> STUDY TEXT

-- Opening Marker --

As a Hollywood makeup artist who worked on the film Titanic and owns of one of the most popular makeup lines used along with Steampunk and Halloween costumes, as well as creator of the Bloody Mary comic books, I picked  Bobbie Weiner as the perfect person to blog about for my Halloween post on Steamed. I met Bobbie Weiner recently at Sparkle and Hustle in HoustonTexas.

Bobbie Weiner & Maeve Alpin

Bobbie Weiner & Maeve Alpin

Bobbie’ Weiner is the heroine of her own life. Her book, I Can Do This, describes her remarkable journey from a doctor’s wife and the country club life to a to a successful, independent business woman. She clearly has a Steampunk sprit, full of spunk and spit fire.

Bloody Mary’s story begins when her husband rode off on his Harley into the California sunset after telling her he wanted a new life, his  new life included an incredibly young wife already lined up for him. In her mid forties, for her first step in reinventing her life, Bobbie (Bloody Mary) enrolled in the Joe Blasco Makeup School for the television and film industry. Three days after she graduated she worked on a low budget horror film, Pumkinhead II. There the production assistant led her into an old barn where she painted a doll house replica of the set with blood and gore, to prepare it to be blown up. Her work on the doll house impressed the cast so much they nicknamed her Bloody Mary.

After Pumkinhead II, she worked as a makeup artist on a lot of short films and B-list horror movies. Then she got a  call for the TV show Renegae, staring Lorenzo Lamas. On that set she met and became friends with an English makeup intern, Josie. Bobbie’s big break came when Josie recommended her for the film Titanic, they needed her special effect makeup skills for the frozen, floating corpses.

During the Titanic shoot, on her day off, one of Leonardo Dicaprio’s stunt doubles asked her for blue and gold makeup to paint his face for the San Diego Chargers game. The next day he told her they were on TV and everyone wanted to know where they got the makeup. When she asked him what he usually used, he said markers and sharpies. That gave her the idea to start a sports makeup line. She attended a college trade show and left the convention with 46 orders for face paint kits.

About a year before Titanic came out she appeared on the morning show, Sun Up San Diego. The manger of the base super store for Marines and their families at Camp Pendleton heard her say her makeup never washed off, even as the actors lay in the water up to five hours at a time. He wanted her to make camouflage face paint for the marines. At that time the US military used a formula from 1918 full of castor oil. The men hated it so much they wouldn’t use it. At the advice of her father, Bobbie trademarked Sports Fan Face Paint, her name, Bobbie Weiner, and Bobbie Weiner’s Camouflage Face Paint. She was soon flooded with orders from the military. In 1999, she received the first of two gold medals from the U. S. Department of Defense, she was awarded the second one in 2002. These were Automated Best Value System medals, awarded to government contractors whose products meet stringent quality, price and delivery requirements.  Every U. S. solider who went to Afghanistan or Iraq had one of her camouflage makeup kits with them. By the early 2000’s Bobbie no  longer worked as a makeup artist for films, instead she supplied the film industry with her makeup. Anytime you watch a modern military movie in which camouflage is used, you can safely guess the makeup came from Bobbie Weiner.

-- Closing Marker --

> TASK 1
Rewrite the paragraph of the Bobbie Weiner post that opens "During the Titanic shoot" in fewer words, keeping its main facts.
> TASK 2
Please reproduce a passage from the Bobbie Weiner post word for word, beginning at the words "After Pumkinhead II, she" and stopping after the words "face paint kits.".
The data that comes next isn't needed for anything here.

> STORED DATA
-- Opening Marker --

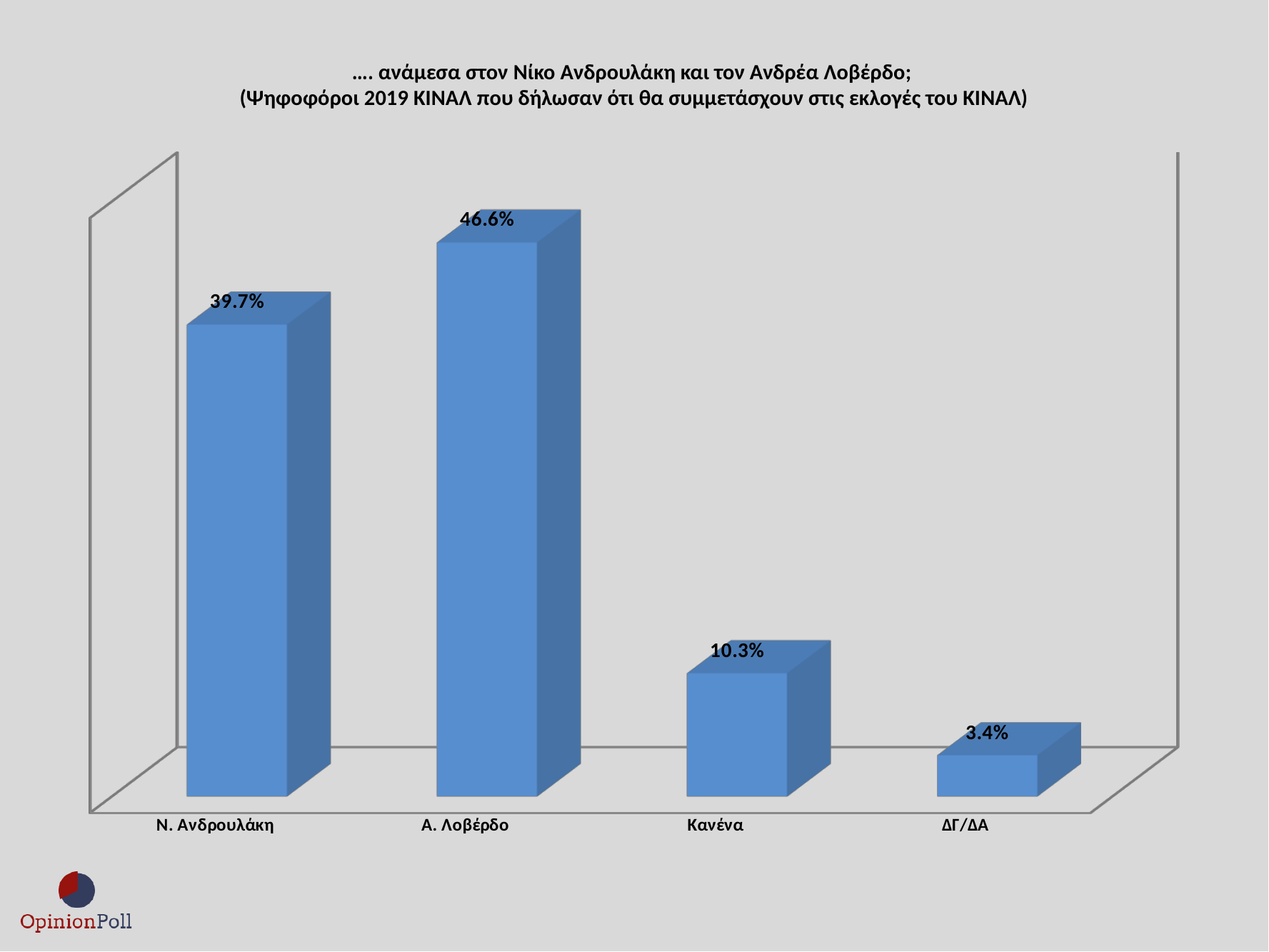
What colour are the bars in the chart? Blue Which category has the lowest value? ΔΓ/ΔΑ What is the value for Α. Λοβέρδο? 46.6% What is the value for Ν. Ανδρουλάκη? 39.7% How many categories are shown on the x axis? 4 What is the value for ΔΓ/ΔΑ? 3.4% What is the difference between the values for Κανένα and ΔΓ/ΔΑ? 6.9% What is the difference between the values for Α. Λοβέρδο and Ν. Ανδρουλάκη? 6.9% What is the value for Κανένα? 10.3% Which is larger, the value for Ν. Ανδρουλάκη or the value for Κανένα? Ν. Ανδρουλάκη What kind of chart is shown on the slide? Bar chart Which category has the highest value? Α. Λοβέρδο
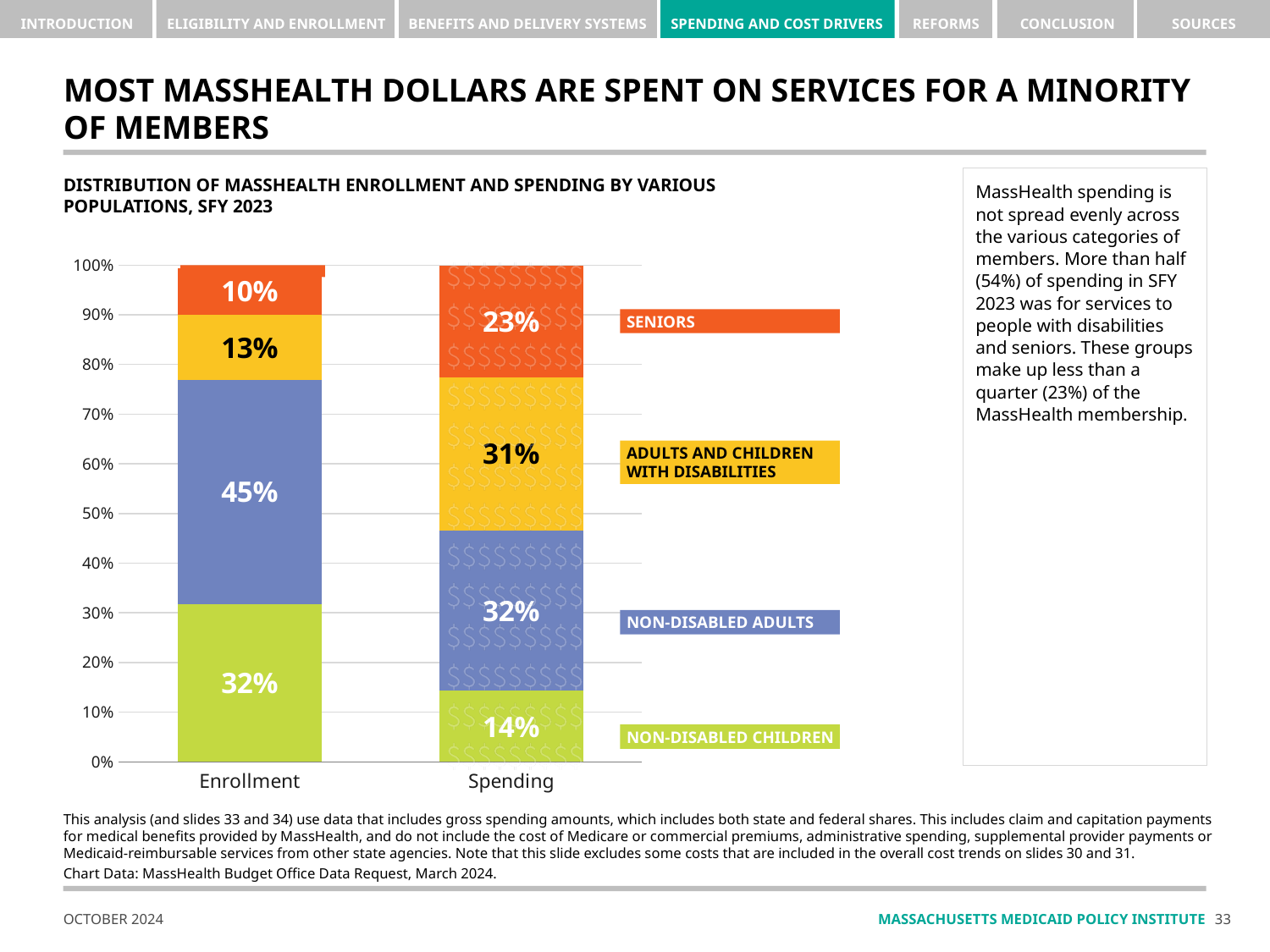
Is the Non-Disabled Children share larger in Enrollment or in Spending? Enrollment What share of Spending goes to Seniors? 23% Which population group has the smallest share of Spending? Non-Disabled Children What share of Enrollment is made up of Non-Disabled Adults? 45% What type of chart is shown on the slide? Stacked bar chart Which population group has the largest share of Enrollment? Non-Disabled Adults What share of Enrollment is made up of Seniors? 10% How many population groups are listed in the chart's legend? 4 How many bars are shown on the x axis of the chart? 2 What is the difference between the Seniors share of Spending and the Seniors share of Enrollment? 13 percentage points What colour represents Seniors in the chart? Orange What share of Spending goes to Adults and Children with Disabilities? 31%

-- Closing Marker --

> EXERCISE RESPONSE 1
On a day off during the Titanic shoot, one of Leonardo Dicaprio's stunt doubles asked her for blue and gold makeup to paint his face for a San Diego Chargers game. After they appeared on TV, everyone wanted to know where the makeup came from, and he told her he usually used markers and sharpies. That gave her the idea for a sports makeup line, and at a college trade show she took 46 orders for face paint kits.

> EXERCISE RESPONSE 2
After Pumkinhead II, she worked as a makeup artist on a lot of short films and B-list horror movies. Then she got a  call for the TV show Renegae, staring Lorenzo Lamas. On that set she met and became friends with an English makeup intern, Josie. Bobbie’s big break came when Josie recommended her for the film Titanic, they needed her special effect makeup skills for the frozen, floating corpses.

During the Titanic shoot, on her day off, one of Leonardo Dicaprio’s stunt doubles asked her for blue and gold makeup to paint his face for the San Diego Chargers game. The next day he told her they were on TV and everyone wanted to know where they got the makeup. When she asked him what he usually used, he said markers and sharpies. That gave her the idea to start a sports makeup line. She attended a college trade show and left the convention with 46 orders for face paint kits.